Abdelnabi Rana, Boudewijns Robbert, Foo Caroline S, Seldeslachts Laura, Sanchez-Felipe Lorena, Zhang Xin, Delang Leen, Maes Piet, Kaptein Suzanne J F, Weynand Birgit, Vande Velde Greetje, Neyts Johan, Dallmeier Kai
KU Leuven Department of Microbiology, Immunology and Transplantation, Rega Institute for Medical Research, Laboratory of Virology and Chemotherapy, B-3000 Leuven, Belgium; GVN, Global Virus Network, Baltimore, MD, USA.
KU Leuven Department of Microbiology, Immunology and Transplantation, Rega Institute for Medical Research, Laboratory of Virology and Chemotherapy, B-3000 Leuven, Belgium; Molecular Vaccinology and Vaccine Discovery, Belgium; GVN, Global Virus Network, Baltimore, MD, USA.

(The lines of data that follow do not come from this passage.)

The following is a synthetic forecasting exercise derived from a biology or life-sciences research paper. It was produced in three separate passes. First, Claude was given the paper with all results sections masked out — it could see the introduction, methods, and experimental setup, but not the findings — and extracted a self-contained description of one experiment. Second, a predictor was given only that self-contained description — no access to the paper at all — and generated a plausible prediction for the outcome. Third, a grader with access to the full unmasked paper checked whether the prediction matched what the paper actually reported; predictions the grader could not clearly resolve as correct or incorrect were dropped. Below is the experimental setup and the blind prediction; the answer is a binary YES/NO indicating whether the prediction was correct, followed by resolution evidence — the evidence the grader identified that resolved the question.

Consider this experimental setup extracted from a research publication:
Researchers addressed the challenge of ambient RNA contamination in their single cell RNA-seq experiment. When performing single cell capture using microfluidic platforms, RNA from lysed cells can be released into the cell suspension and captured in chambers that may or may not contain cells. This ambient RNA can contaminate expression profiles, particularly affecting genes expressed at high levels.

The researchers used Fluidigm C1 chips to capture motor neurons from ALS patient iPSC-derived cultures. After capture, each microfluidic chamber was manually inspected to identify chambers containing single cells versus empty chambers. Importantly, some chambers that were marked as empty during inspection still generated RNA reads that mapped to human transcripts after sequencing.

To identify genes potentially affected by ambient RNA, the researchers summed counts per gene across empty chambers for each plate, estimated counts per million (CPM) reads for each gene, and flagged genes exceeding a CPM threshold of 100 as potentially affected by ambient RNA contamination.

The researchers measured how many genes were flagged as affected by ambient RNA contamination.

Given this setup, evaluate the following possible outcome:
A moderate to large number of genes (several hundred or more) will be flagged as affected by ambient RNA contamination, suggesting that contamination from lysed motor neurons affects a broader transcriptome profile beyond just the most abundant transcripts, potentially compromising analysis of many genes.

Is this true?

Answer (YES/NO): YES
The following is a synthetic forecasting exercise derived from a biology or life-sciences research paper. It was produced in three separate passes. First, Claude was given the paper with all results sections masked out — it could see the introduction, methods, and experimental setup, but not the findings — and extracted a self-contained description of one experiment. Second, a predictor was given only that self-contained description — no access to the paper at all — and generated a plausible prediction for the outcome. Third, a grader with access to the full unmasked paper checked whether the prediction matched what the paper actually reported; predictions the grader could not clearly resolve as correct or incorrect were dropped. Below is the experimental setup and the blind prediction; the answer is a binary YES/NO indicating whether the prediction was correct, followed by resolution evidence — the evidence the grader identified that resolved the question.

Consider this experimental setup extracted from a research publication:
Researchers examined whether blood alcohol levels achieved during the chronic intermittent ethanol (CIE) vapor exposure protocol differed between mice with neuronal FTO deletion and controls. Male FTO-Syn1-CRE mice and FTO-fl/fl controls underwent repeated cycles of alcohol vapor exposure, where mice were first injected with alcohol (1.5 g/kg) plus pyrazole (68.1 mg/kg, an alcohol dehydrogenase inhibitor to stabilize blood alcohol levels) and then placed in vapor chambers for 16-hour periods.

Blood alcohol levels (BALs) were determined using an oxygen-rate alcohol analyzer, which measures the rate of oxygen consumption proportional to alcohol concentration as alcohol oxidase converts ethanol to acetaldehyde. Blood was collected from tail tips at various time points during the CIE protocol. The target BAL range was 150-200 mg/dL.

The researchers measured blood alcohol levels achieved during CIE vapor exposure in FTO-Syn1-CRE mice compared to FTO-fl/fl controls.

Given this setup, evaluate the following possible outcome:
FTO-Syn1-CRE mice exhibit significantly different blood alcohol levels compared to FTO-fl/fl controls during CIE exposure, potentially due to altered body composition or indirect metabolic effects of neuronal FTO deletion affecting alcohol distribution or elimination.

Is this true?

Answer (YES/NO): NO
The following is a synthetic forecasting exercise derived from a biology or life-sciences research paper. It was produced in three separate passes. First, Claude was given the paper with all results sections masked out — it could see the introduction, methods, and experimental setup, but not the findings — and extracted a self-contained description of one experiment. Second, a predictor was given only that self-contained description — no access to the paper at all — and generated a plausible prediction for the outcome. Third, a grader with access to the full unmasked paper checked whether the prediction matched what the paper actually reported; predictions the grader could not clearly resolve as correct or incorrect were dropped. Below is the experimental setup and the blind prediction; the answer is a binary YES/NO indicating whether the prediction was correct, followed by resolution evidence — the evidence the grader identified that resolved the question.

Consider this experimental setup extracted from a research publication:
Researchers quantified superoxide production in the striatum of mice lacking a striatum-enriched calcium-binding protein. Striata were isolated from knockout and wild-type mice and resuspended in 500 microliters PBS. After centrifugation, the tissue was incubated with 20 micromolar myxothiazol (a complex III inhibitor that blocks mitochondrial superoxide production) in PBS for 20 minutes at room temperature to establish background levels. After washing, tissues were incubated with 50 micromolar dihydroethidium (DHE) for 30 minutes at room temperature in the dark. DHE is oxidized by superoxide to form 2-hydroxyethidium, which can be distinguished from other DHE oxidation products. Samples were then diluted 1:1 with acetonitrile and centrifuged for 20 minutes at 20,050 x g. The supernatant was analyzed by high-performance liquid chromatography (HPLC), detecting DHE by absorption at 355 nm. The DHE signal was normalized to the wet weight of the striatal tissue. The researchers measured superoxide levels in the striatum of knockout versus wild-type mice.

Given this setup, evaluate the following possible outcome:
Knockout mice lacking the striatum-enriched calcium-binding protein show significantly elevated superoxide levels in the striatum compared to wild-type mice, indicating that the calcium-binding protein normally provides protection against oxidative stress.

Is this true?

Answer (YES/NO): YES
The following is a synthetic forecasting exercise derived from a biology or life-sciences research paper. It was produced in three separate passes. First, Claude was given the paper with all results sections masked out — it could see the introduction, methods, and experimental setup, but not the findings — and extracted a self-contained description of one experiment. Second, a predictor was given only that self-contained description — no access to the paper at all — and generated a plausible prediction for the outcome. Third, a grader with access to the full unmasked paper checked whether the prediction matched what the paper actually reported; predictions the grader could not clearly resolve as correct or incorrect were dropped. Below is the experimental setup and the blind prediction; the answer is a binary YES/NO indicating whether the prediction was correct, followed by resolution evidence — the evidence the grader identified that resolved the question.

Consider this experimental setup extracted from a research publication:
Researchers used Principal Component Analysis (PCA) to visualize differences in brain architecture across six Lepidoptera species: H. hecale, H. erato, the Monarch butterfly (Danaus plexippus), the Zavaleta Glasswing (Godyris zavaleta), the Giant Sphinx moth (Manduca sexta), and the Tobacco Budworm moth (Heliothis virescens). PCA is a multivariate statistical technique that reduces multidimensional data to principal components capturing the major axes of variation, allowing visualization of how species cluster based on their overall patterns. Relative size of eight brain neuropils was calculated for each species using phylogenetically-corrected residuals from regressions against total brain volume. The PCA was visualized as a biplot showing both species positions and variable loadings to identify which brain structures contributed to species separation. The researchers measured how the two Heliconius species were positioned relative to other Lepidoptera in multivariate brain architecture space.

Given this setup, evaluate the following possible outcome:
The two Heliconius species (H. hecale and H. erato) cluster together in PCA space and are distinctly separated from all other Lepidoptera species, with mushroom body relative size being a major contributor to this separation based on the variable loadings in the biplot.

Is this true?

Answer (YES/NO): YES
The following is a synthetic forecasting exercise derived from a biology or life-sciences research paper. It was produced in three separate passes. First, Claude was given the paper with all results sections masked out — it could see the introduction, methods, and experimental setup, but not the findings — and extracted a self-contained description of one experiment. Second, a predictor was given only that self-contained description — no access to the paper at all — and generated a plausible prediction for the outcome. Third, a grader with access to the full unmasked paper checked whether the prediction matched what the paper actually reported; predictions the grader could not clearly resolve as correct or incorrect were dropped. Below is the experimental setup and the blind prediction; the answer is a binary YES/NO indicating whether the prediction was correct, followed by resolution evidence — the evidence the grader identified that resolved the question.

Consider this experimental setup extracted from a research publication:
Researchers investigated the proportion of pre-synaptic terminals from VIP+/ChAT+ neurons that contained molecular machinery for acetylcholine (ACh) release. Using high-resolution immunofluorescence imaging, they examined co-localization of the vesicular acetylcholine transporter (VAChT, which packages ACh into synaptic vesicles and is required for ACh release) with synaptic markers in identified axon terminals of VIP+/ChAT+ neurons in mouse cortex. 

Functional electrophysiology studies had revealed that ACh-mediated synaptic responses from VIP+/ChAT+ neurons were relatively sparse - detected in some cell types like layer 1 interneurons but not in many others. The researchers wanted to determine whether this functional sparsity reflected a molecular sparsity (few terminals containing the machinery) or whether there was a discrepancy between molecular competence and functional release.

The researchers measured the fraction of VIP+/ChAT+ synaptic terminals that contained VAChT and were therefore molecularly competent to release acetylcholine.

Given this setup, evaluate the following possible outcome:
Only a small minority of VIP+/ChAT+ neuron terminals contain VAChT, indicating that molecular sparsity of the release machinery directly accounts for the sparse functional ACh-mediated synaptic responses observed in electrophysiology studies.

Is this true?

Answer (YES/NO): NO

EBioMedicine. 2021 Jun;68:103403. doi: 10.1016/j.ebiom.2021.103403. Epub 2021 May 25.
Within one year after its emergence, more than 108 million people acquired SARS-CoV-2 and almost 2·4 million succumbed to COVID-19. New SARS-CoV-2 variants of concern (VoC) are emerging all over the world, with the threat of being more readily transmitted, being more virulent, or escaping naturally acquired and vaccine-induced immunity. At least three major prototypic VoC have been identified, i.e. the United Kingdom, UK (B.1.1.7), South African (B.1.351) and Brazilian (B.1.1.28.1) variants. These are replacing formerly dominant strains and sparking new COVID-19 epidemics.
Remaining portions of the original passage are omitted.